REQUIRED ACTION:
Below are the records. List every line holding the word "burst".
── DATA FOR THIS TASK
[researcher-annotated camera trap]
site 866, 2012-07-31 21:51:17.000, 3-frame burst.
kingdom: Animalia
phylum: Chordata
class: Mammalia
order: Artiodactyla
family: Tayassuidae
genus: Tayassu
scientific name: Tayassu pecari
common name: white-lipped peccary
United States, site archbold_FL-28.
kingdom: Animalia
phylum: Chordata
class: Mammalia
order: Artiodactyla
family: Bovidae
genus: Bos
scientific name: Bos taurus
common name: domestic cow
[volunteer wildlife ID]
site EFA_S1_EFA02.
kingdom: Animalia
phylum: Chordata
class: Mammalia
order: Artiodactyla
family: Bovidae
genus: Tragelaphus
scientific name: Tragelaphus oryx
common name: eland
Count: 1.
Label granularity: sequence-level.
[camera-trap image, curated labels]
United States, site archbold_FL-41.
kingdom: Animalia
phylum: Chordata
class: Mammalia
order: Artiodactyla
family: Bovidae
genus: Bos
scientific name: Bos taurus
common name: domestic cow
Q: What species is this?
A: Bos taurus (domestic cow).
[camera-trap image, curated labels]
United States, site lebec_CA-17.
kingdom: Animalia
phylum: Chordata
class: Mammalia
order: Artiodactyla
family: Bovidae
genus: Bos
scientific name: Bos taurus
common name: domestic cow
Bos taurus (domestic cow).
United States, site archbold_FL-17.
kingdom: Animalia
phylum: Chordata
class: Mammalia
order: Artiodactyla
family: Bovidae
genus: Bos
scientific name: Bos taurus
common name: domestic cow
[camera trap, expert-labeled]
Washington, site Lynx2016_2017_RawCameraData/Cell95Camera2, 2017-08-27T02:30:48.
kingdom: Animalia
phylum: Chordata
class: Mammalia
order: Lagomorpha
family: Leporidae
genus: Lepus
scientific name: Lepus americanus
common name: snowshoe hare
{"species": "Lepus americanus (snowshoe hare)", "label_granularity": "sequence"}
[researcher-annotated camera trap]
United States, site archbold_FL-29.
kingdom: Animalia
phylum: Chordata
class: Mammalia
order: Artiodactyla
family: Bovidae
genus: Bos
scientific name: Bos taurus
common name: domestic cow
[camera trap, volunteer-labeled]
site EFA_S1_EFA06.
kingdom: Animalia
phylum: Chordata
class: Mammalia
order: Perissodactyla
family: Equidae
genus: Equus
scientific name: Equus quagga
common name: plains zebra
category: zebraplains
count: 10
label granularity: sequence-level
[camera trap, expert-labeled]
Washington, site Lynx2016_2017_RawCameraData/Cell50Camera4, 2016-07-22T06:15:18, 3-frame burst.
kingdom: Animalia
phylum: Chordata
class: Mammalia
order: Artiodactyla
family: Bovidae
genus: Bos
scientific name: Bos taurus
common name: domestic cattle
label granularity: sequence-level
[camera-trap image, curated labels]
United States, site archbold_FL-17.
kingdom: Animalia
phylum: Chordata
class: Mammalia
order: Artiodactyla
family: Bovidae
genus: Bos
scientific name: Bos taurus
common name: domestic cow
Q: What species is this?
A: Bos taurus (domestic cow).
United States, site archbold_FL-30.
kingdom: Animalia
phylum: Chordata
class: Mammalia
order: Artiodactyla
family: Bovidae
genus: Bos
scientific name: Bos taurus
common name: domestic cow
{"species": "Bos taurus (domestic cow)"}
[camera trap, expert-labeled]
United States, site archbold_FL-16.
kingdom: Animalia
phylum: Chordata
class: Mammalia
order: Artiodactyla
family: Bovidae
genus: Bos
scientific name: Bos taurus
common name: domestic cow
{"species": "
────
EXERCISE RESPONSE:
site 866, 2012-07-31 21:51:17.000, 3-frame burst.
Washington, site Lynx2016_2017_RawCameraData/Cell50Camera4, 2016-07-22T06:15:18, 3-frame burst.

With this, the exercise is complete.